Finite differencing has needs to evaluate the function at a couple points tau, but since each evaluation modifies the same matrix sto, the answers from the evaluations all come out the same, so you get a derivative of zero.
using Optim
using FiniteDiff
randmat = rand(10, 2)
sto = similar(randmat)
function claytonsample!(sto, τ; randmat=randmat)
sto .= randmat
τ == 0 && return sto
n = size(sto, 1)
for i in 1:n
v = sto[i, 2]
u = sto[i, 1]
sto[i, 2] = (1 - u^(-τ) + u^(-τ)*v^(-(τ/(1 + τ))))^(-1/τ)
end
return sto
end
function corr(X)
x = @view(X[:, 1])
y = @view(X[:, 2])
sum(x .* y)/length(x) - sum(x) * sum(y)/length(x)^2
end
function obj(sto, τ; randmat=randmat)
τ′ = abs(τ) - 1
claytonsample!(sto, τ′; randmat=randmat)
corr(sto)
end
opt = optimize(τ -> obj(sto, τ[1]), [5.0, 5.0], BFGS(); autodiff=:finite)
opt.minimizer
In words, I’m minimizing the correlation between columns in matrix sto.
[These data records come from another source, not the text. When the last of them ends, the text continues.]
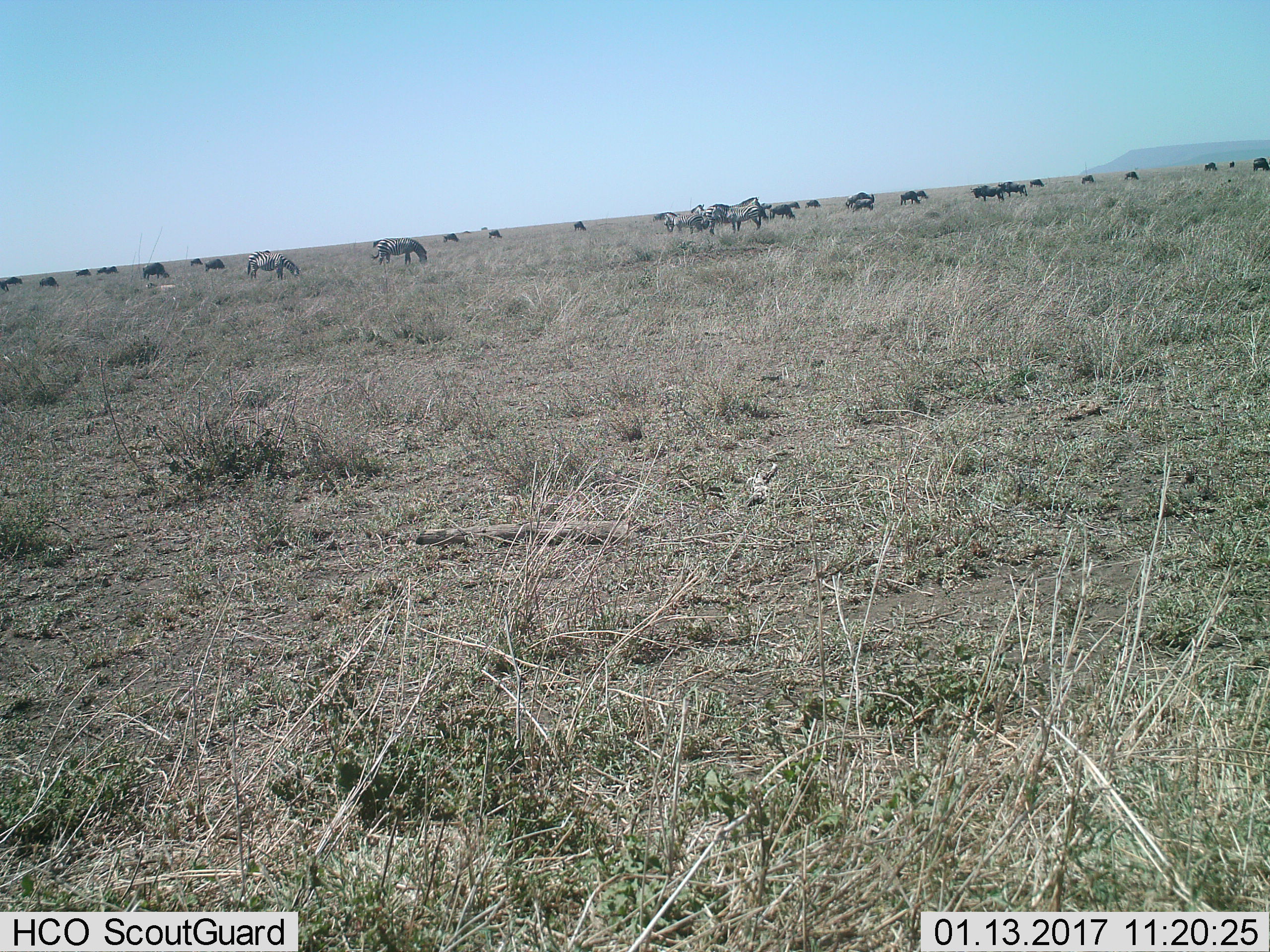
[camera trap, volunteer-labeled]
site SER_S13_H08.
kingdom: Animalia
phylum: Chordata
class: Mammalia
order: Perissodactyla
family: Equidae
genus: Equus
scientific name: Equus quagga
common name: plains zebra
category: zebraplains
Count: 6.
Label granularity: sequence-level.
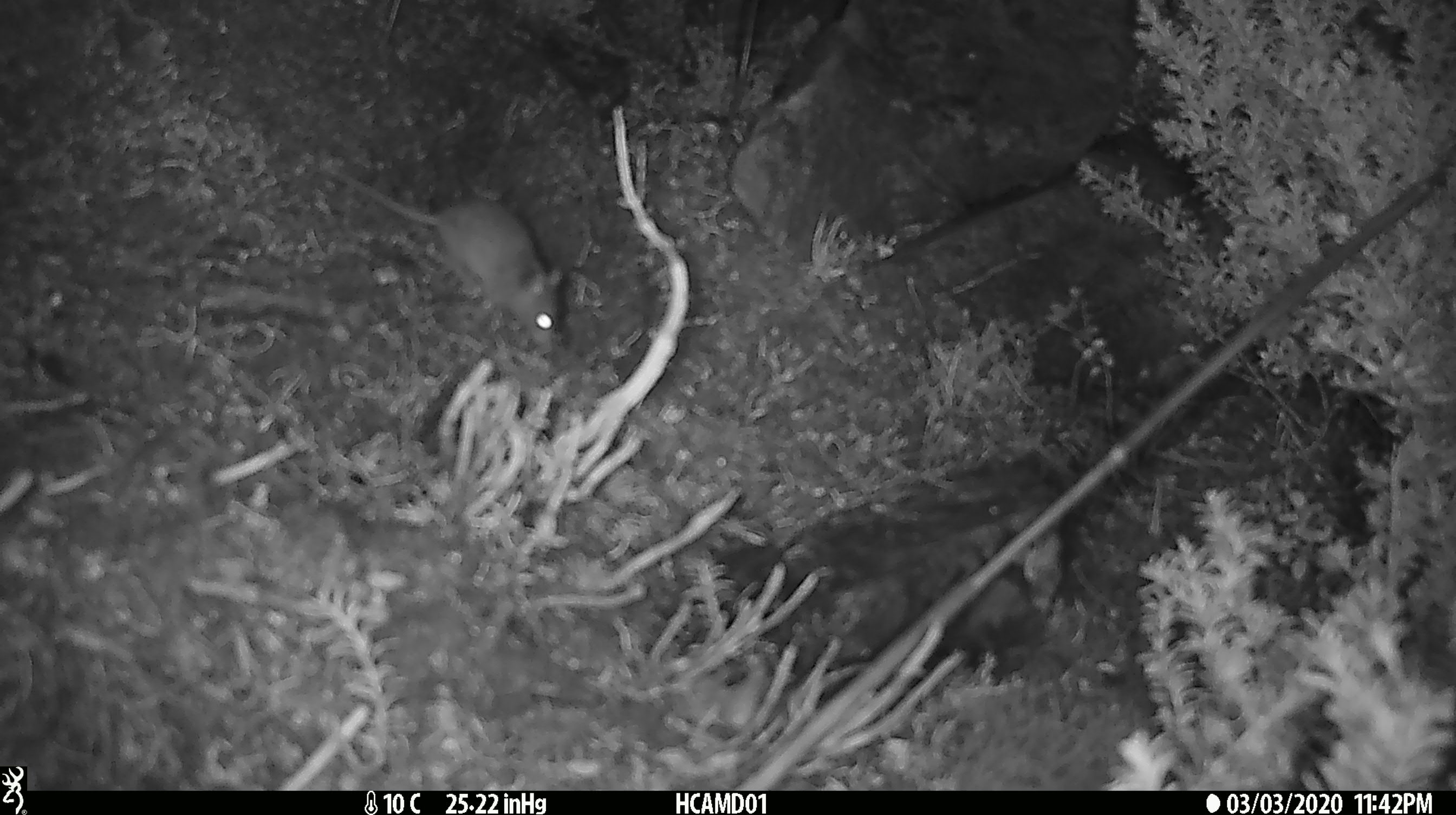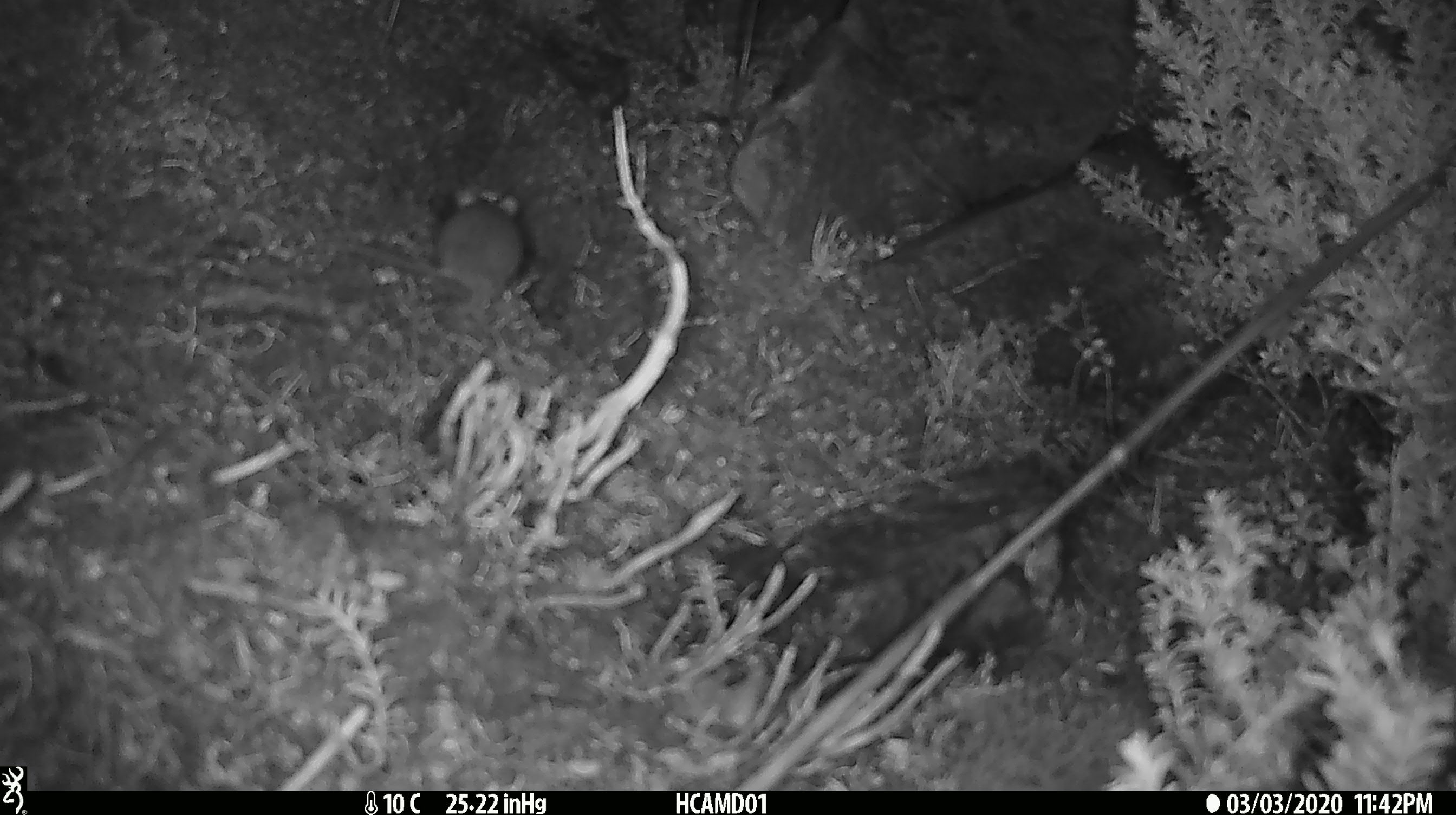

In theory, that is achieved with a τ of 0. Since the finite diff derivative is incorrect, I’m surprised that it finds the minimizing value of τ. (Notice that I am tricking Optim into optimizing a univariate function, so disregard the second component of the solution vector).
Well, that’s a new function you’re differentiating and it does that one correctly because you use sto before returning it, so even if sto gets modified later by another call, it doesn’t matter.